Goal:
Recast the listing as a Markdown table with the columns Row and Line, giving each non-blank line its own row number. Begin at the line containing "With respect to" and end at the last line of the listing.

Data to process:
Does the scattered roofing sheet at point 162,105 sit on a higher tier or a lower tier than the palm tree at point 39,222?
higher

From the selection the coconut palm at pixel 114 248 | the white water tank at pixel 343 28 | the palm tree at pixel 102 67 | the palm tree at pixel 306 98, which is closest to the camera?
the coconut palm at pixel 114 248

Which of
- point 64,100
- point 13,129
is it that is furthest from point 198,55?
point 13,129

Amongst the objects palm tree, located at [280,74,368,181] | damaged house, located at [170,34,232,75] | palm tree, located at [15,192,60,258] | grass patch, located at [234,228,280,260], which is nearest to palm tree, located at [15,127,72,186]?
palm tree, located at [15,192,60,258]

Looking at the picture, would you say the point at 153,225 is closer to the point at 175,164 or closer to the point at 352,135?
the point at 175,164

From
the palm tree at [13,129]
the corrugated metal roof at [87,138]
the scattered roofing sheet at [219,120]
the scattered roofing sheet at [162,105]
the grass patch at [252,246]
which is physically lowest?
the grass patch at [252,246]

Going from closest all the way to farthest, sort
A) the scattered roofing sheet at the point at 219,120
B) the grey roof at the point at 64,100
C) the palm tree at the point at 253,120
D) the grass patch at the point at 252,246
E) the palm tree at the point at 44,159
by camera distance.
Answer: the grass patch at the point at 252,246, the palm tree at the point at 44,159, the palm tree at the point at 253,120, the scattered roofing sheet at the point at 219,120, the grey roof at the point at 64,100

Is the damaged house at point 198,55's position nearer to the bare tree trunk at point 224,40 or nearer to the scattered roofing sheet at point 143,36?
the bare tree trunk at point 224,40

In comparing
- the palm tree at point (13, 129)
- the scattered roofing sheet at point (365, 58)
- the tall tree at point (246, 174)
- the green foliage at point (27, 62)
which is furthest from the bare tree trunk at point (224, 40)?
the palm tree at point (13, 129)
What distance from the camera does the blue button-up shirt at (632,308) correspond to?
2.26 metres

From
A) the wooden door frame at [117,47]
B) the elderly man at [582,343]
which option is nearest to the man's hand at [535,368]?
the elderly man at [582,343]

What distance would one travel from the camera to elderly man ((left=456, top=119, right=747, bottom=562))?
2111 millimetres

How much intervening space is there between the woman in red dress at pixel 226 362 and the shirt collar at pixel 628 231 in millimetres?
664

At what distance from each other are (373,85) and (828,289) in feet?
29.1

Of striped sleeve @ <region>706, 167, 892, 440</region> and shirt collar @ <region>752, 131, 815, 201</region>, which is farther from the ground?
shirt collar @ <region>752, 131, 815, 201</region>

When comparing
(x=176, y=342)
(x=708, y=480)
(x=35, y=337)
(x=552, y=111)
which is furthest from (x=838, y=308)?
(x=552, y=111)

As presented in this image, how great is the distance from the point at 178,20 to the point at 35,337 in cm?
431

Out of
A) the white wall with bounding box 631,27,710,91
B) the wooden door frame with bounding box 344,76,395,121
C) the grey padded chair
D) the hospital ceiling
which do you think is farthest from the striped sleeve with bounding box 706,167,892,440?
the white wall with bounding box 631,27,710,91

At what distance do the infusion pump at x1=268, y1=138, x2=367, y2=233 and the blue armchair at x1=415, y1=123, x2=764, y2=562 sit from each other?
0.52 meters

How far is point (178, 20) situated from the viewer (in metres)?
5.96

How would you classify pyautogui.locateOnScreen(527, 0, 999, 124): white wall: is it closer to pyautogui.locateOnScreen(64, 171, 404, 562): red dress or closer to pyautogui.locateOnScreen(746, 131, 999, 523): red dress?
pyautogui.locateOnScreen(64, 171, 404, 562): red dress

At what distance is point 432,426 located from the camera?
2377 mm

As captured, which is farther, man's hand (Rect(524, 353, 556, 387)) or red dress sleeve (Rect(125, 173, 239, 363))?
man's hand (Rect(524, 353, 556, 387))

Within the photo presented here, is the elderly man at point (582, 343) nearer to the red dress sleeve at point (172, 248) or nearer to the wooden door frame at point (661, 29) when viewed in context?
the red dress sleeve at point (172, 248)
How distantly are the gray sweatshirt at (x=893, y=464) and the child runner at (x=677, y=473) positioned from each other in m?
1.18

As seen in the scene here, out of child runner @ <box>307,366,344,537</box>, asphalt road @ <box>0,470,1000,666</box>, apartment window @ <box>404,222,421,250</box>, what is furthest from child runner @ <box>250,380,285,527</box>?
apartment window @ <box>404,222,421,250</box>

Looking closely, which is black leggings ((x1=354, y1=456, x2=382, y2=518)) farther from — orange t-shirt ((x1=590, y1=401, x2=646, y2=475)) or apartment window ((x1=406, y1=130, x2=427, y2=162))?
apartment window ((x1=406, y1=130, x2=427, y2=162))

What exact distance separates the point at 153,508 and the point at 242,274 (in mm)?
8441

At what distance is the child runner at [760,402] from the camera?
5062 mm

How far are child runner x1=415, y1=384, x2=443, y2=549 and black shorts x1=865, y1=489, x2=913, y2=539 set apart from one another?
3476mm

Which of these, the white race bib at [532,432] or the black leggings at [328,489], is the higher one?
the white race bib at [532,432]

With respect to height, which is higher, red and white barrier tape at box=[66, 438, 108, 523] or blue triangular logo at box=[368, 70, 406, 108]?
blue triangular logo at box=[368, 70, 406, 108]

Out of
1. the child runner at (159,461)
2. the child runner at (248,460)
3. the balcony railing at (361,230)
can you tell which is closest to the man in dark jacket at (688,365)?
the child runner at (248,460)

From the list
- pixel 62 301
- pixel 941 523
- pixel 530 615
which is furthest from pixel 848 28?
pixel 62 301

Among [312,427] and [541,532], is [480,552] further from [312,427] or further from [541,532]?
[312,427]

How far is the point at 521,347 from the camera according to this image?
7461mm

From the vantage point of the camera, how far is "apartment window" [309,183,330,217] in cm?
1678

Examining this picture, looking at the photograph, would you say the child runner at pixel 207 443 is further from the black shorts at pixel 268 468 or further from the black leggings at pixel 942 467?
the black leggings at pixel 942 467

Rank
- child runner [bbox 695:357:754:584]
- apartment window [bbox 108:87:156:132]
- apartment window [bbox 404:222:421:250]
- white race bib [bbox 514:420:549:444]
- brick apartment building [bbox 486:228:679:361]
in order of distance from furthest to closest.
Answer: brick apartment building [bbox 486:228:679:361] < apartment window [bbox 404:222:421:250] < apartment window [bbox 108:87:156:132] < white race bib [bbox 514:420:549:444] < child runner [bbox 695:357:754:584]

Task response:
| Row | Line |
|---|---|
| 1 | With respect to height, which is higher, red and white barrier tape at box=[66, 438, 108, 523] or blue triangular logo at box=[368, 70, 406, 108]? |
| 2 | blue triangular logo at box=[368, 70, 406, 108] |
| 3 | Out of |
| 4 | 1. the child runner at (159,461) |
| 5 | 2. the child runner at (248,460) |
| 6 | 3. the balcony railing at (361,230) |
| 7 | can you tell which is closest to the man in dark jacket at (688,365)? |
| 8 | the child runner at (248,460) |
| 9 | From the list |
| 10 | - pixel 62 301 |
| 11 | - pixel 941 523 |
| 12 | - pixel 530 615 |
| 13 | which is furthest from pixel 848 28? |
| 14 | pixel 62 301 |
| 15 | Among [312,427] and [541,532], is [480,552] further from [312,427] or further from [541,532]? |
| 16 | [312,427] |
| 17 | How far is the point at 521,347 from the camera according to this image? |
| 18 | 7461mm |
| 19 | From the vantage point of the camera, how far is "apartment window" [309,183,330,217] in cm? |
| 20 | 1678 |
| 21 | Examining this picture, looking at the photograph, would you say the child runner at pixel 207 443 is further from the black shorts at pixel 268 468 or further from the black leggings at pixel 942 467? |
| 22 | the black leggings at pixel 942 467 |
| 23 | Rank |
| 24 | - child runner [bbox 695:357:754:584] |
| 25 | - apartment window [bbox 108:87:156:132] |
| 26 | - apartment window [bbox 404:222:421:250] |
| 27 | - white race bib [bbox 514:420:549:444] |
| 28 | - brick apartment building [bbox 486:228:679:361] |
| 29 | in order of distance from furthest to closest. |
| 30 | Answer: brick apartment building [bbox 486:228:679:361] < apartment window [bbox 404:222:421:250] < apartment window [bbox 108:87:156:132] < white race bib [bbox 514:420:549:444] < child runner [bbox 695:357:754:584] |